§ **ENTRIES SUPPLIED**:

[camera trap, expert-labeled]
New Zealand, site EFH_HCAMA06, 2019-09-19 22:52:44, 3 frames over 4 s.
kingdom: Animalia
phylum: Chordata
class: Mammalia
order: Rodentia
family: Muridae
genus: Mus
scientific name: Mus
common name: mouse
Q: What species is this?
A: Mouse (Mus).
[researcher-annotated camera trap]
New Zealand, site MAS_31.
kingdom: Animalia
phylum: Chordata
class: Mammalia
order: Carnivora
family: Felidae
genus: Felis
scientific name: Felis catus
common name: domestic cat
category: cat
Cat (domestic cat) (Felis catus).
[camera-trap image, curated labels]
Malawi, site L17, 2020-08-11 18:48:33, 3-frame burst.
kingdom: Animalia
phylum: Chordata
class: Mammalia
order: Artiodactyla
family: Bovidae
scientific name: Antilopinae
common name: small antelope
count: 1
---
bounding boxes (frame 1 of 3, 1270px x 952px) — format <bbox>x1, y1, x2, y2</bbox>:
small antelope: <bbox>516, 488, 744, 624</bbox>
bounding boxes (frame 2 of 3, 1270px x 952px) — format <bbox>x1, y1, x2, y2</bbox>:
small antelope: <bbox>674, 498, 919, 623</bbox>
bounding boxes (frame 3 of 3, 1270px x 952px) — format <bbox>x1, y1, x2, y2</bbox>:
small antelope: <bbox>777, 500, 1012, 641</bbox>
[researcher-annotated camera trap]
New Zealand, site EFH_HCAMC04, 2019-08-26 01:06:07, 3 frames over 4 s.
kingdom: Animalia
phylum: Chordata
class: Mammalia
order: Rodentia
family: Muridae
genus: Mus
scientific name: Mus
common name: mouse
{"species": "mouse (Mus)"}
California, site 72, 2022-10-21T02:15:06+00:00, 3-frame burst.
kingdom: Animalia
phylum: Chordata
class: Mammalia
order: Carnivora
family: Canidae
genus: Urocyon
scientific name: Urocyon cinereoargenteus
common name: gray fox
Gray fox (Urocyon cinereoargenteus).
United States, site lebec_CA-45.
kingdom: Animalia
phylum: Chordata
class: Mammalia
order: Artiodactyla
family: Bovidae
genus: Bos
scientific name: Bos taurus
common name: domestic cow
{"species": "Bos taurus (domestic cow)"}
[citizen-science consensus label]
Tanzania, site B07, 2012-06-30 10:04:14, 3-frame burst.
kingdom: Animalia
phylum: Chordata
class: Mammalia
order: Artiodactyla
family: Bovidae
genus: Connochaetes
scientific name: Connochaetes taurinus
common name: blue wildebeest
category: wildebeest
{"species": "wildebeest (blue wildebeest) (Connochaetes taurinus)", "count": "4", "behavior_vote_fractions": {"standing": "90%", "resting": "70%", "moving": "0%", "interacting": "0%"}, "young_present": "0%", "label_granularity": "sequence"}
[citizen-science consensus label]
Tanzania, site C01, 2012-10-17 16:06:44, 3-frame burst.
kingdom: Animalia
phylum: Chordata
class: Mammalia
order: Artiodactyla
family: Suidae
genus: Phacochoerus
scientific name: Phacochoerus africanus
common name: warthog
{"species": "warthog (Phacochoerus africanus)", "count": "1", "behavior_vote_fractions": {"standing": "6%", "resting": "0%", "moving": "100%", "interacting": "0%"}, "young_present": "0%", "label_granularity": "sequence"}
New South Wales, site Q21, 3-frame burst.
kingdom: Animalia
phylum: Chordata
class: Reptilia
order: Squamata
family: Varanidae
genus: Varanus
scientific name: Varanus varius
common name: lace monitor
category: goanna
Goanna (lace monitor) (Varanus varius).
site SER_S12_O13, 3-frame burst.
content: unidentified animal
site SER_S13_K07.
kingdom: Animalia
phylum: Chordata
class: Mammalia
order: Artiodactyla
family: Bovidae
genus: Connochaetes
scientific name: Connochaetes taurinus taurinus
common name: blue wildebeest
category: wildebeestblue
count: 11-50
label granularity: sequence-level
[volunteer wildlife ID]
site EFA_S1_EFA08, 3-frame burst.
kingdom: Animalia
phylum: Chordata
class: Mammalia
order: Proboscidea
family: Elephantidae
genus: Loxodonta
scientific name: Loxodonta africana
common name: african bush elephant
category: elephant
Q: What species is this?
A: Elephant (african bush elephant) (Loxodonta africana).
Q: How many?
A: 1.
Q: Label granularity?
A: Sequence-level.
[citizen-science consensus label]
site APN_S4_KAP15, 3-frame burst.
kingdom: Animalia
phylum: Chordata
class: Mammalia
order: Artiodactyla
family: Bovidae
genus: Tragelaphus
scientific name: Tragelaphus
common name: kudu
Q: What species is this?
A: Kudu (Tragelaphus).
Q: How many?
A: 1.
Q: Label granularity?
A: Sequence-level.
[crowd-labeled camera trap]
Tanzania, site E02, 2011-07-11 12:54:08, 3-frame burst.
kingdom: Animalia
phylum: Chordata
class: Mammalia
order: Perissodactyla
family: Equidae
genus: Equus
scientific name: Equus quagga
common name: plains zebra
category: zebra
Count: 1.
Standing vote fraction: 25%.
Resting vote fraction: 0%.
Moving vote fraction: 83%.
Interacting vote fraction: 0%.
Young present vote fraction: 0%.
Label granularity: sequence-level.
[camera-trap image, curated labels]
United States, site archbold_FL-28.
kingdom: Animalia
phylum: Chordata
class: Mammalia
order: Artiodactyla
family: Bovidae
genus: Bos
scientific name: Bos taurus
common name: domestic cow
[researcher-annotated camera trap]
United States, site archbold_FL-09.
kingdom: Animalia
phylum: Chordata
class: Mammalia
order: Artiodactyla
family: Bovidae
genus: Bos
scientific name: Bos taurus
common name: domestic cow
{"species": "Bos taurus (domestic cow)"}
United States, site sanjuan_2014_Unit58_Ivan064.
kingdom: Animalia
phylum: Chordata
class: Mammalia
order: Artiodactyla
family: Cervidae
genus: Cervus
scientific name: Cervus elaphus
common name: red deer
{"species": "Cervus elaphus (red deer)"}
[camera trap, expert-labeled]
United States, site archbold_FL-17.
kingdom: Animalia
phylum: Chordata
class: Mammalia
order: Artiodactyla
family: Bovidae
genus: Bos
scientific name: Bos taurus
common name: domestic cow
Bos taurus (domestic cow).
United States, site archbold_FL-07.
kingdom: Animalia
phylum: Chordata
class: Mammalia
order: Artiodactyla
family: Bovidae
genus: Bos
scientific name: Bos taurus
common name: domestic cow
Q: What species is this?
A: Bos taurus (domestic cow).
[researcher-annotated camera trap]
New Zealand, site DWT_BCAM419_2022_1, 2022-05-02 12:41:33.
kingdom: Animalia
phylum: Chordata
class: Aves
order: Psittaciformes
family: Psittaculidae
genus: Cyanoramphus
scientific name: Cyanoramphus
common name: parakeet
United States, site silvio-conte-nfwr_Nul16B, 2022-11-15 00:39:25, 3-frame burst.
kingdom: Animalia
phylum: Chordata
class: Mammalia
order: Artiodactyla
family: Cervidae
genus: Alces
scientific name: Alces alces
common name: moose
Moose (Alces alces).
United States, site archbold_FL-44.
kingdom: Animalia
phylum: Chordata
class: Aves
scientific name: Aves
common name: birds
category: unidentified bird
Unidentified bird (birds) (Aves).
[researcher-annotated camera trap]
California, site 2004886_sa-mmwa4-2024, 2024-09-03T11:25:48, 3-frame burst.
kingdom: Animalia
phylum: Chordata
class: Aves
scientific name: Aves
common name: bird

§ **ASSIGNMENT**: What is needed here is a word-for-word copy of the whole listing.

§ **YOUR SOLUTION**:
[camera trap, expert-labeled]
New Zealand, site EFH_HCAMA06, 2019-09-19 22:52:44, 3 frames over 4 s.
kingdom: Animalia
phylum: Chordata
class: Mammalia
order: Rodentia
family: Muridae
genus: Mus
scientific name: Mus
common name: mouse
Q: What species is this?
A: Mouse (Mus).
[researcher-annotated camera trap]
New Zealand, site MAS_31.
kingdom: Animalia
phylum: Chordata
class: Mammalia
order: Carnivora
family: Felidae
genus: Felis
scientific name: Felis catus
common name: domestic cat
category: cat
Cat (domestic cat) (Felis catus).
[camera-trap image, curated labels]
Malawi, site L17, 2020-08-11 18:48:33, 3-frame burst.
kingdom: Animalia
phylum: Chordata
class: Mammalia
order: Artiodactyla
family: Bovidae
scientific name: Antilopinae
common name: small antelope
count: 1
---
bounding boxes (frame 1 of 3, 1270px x 952px) — format <bbox>x1, y1, x2, y2</bbox>:
small antelope: <bbox>516, 488, 744, 624</bbox>
bounding boxes (frame 2 of 3, 1270px x 952px) — format <bbox>x1, y1, x2, y2</bbox>:
small antelope: <bbox>674, 498, 919, 623</bbox>
bounding boxes (frame 3 of 3, 1270px x 952px) — format <bbox>x1, y1, x2, y2</bbox>:
small antelope: <bbox>777, 500, 1012, 641</bbox>
[researcher-annotated camera trap]
New Zealand, site EFH_HCAMC04, 2019-08-26 01:06:07, 3 frames over 4 s.
kingdom: Animalia
phylum: Chordata
class: Mammalia
order: Rodentia
family: Muridae
genus: Mus
scientific name: Mus
common name: mouse
{"species": "mouse (Mus)"}
California, site 72, 2022-10-21T02:15:06+00:00, 3-frame burst.
kingdom: Animalia
phylum: Chordata
class: Mammalia
order: Carnivora
family: Canidae
genus: Urocyon
scientific name: Urocyon cinereoargenteus
common name: gray fox
Gray fox (Urocyon cinereoargenteus).
United States, site lebec_CA-45.
kingdom: Animalia
phylum: Chordata
class: Mammalia
order: Artiodactyla
family: Bovidae
genus: Bos
scientific name: Bos taurus
common name: domestic cow
{"species": "Bos taurus (domestic cow)"}
[citizen-science consensus label]
Tanzania, site B07, 2012-06-30 10:04:14, 3-frame burst.
kingdom: Animalia
phylum: Chordata
class: Mammalia
order: Artiodactyla
family: Bovidae
genus: Connochaetes
scientific name: Connochaetes taurinus
common name: blue wildebeest
category: wildebeest
{"species": "wildebeest (blue wildebeest) (Connochaetes taurinus)", "count": "4", "behavior_vote_fractions": {"standing": "90%", "resting": "70%", "moving": "0%", "interacting": "0%"}, "young_present": "0%", "label_granularity": "sequence"}
[citizen-science consensus label]
Tanzania, site C01, 2012-10-17 16:06:44, 3-frame burst.
kingdom: Animalia
phylum: Chordata
class: Mammalia
order: Artiodactyla
family: Suidae
genus: Phacochoerus
scientific name: Phacochoerus africanus
common name: warthog
{"species": "warthog (Phacochoerus africanus)", "count": "1", "behavior_vote_fractions": {"standing": "6%", "resting": "0%", "moving": "100%", "interacting": "0%"}, "young_present": "0%", "label_granularity": "sequence"}
New South Wales, site Q21, 3-frame burst.
kingdom: Animalia
phylum: Chordata
class: Reptilia
order: Squamata
family: Varanidae
genus: Varanus
scientific name: Varanus varius
common name: lace monitor
category: goanna
Goanna (lace monitor) (Varanus varius).
site SER_S12_O13, 3-frame burst.
content: unidentified animal
site SER_S13_K07.
kingdom: Animalia
phylum: Chordata
class: Mammalia
order: Artiodactyla
family: Bovidae
genus: Connochaetes
scientific name: Connochaetes taurinus taurinus
common name: blue wildebeest
category: wildebeestblue
count: 11-50
label granularity: sequence-level
[volunteer wildlife ID]
site EFA_S1_EFA08, 3-frame burst.
kingdom: Animalia
phylum: Chordata
class: Mammalia
order: Proboscidea
family: Elephantidae
genus: Loxodonta
scientific name: Loxodonta africana
common name: african bush elephant
category: elephant
Q: What species is this?
A: Elephant (african bush elephant) (Loxodonta africana).
Q: How many?
A: 1.
Q: Label granularity?
A: Sequence-level.
[citizen-science consensus label]
site APN_S4_KAP15, 3-frame burst.
kingdom: Animalia
phylum: Chordata
class: Mammalia
order: Artiodactyla
family: Bovidae
genus: Tragelaphus
scientific name: Tragelaphus
common name: kudu
Q: What species is this?
A: Kudu (Tragelaphus).
Q: How many?
A: 1.
Q: Label granularity?
A: Sequence-level.
[crowd-labeled camera trap]
Tanzania, site E02, 2011-07-11 12:54:08, 3-frame burst.
kingdom: Animalia
phylum: Chordata
class: Mammalia
order: Perissodactyla
family: Equidae
genus: Equus
scientific name: Equus quagga
common name: plains zebra
category: zebra
Count: 1.
Standing vote fraction: 25%.
Resting vote fraction: 0%.
Moving vote fraction: 83%.
Interacting vote fraction: 0%.
Young present vote fraction: 0%.
Label granularity: sequence-level.
[camera-trap image, curated labels]
United States, site archbold_FL-28.
kingdom: Animalia
phylum: Chordata
class: Mammalia
order: Artiodactyla
family: Bovidae
genus: Bos
scientific name: Bos taurus
common name: domestic cow
[researcher-annotated camera trap]
United States, site archbold_FL-09.
kingdom: Animalia
phylum: Chordata
class: Mammalia
order: Artiodactyla
family: Bovidae
genus: Bos
scientific name: Bos taurus
common name: domestic cow
{"species": "Bos taurus (domestic cow)"}
United States, site sanjuan_2014_Unit58_Ivan064.
kingdom: Animalia
phylum: Chordata
class: Mammalia
order: Artiodactyla
family: Cervidae
genus: Cervus
scientific name: Cervus elaphus
common name: red deer
{"species": "Cervus elaphus (red deer)"}
[camera trap, expert-labeled]
United States, site archbold_FL-17.
kingdom: Animalia
phylum: Chordata
class: Mammalia
order: Artiodactyla
family: Bovidae
genus: Bos
scientific name: Bos taurus
common name: domestic cow
Bos taurus (domestic cow).
United States, site archbold_FL-07.
kingdom: Animalia
phylum: Chordata
class: Mammalia
order: Artiodactyla
family: Bovidae
genus: Bos
scientific name: Bos taurus
common name: domestic cow
Q: What species is this?
A: Bos taurus (domestic cow).
[researcher-annotated camera trap]
New Zealand, site DWT_BCAM419_2022_1, 2022-05-02 12:41:33.
kingdom: Animalia
phylum: Chordata
class: Aves
order: Psittaciformes
family: Psittaculidae
genus: Cyanoramphus
scientific name: Cyanoramphus
common name: parakeet
United States, site silvio-conte-nfwr_Nul16B, 2022-11-15 00:39:25, 3-frame burst.
kingdom: Animalia
phylum: Chordata
class: Mammalia
order: Artiodactyla
family: Cervidae
genus: Alces
scientific name: Alces alces
common name: moose
Moose (Alces alces).
United States, site archbold_FL-44.
kingdom: Animalia
phylum: Chordata
class: Aves
scientific name: Aves
common name: birds
category: unidentified bird
Unidentified bird (birds) (Aves).
[researcher-annotated camera trap]
California, site 2004886_sa-mmwa4-2024, 2024-09-03T11:25:48, 3-frame burst.
kingdom: Animalia
phylum: Chordata
class: Aves
scientific name: Aves
common name: bird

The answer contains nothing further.